### [Task requirements]
Copy all of the data below word for word, but leave out any pictures.

---- Task input

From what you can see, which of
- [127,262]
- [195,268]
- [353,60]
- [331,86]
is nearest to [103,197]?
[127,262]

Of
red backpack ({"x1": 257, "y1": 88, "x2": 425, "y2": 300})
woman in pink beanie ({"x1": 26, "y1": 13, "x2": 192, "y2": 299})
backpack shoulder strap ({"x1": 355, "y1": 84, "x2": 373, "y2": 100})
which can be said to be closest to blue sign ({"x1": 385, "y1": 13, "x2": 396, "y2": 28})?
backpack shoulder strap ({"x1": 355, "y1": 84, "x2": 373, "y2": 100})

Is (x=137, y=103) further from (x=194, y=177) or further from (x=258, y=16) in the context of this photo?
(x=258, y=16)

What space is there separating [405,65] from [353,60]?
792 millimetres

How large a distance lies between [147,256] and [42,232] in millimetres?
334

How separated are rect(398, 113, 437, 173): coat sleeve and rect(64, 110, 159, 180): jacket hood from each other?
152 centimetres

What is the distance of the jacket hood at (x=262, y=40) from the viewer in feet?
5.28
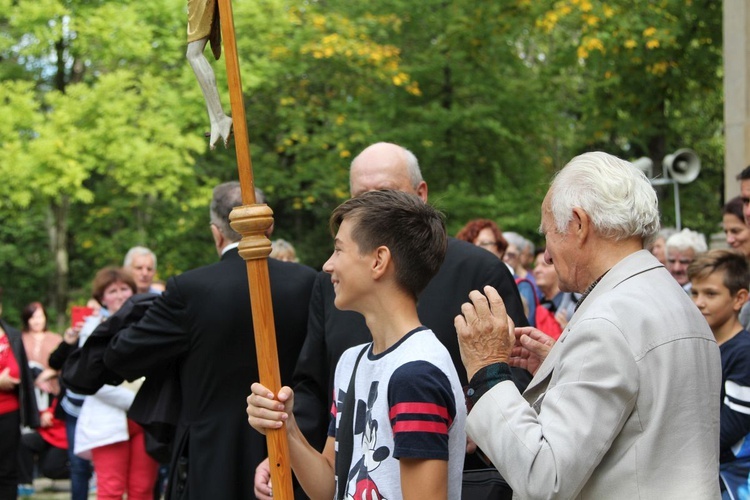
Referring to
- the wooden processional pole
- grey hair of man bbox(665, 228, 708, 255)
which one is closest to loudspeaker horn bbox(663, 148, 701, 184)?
grey hair of man bbox(665, 228, 708, 255)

--------

### [Result of the task]
From what you can see, which of
- [127,262]
- [195,268]
- [353,60]
- [331,86]
is nearest to [103,197]?
[127,262]

Of
red backpack ({"x1": 257, "y1": 88, "x2": 425, "y2": 300})
woman in pink beanie ({"x1": 26, "y1": 13, "x2": 192, "y2": 299})
backpack shoulder strap ({"x1": 355, "y1": 84, "x2": 373, "y2": 100})
which can be said to be closest to blue sign ({"x1": 385, "y1": 13, "x2": 396, "y2": 28})?
backpack shoulder strap ({"x1": 355, "y1": 84, "x2": 373, "y2": 100})

Is (x=137, y=103) further from (x=194, y=177) or further from (x=258, y=16) in the context of this photo?
(x=258, y=16)

What space is there separating [405,65] from [353,60]?
792 millimetres

How large a distance lies between [147,256] and [42,232] in millimetres?
334

How separated are rect(398, 113, 437, 173): coat sleeve and rect(64, 110, 159, 180): jacket hood from each other?
152 centimetres

What is the distance of the jacket hood at (x=262, y=40) from the viewer in feet?
5.28
Referring to
- the wooden processional pole
- grey hair of man bbox(665, 228, 708, 255)
which one is closest to loudspeaker horn bbox(663, 148, 701, 184)?
grey hair of man bbox(665, 228, 708, 255)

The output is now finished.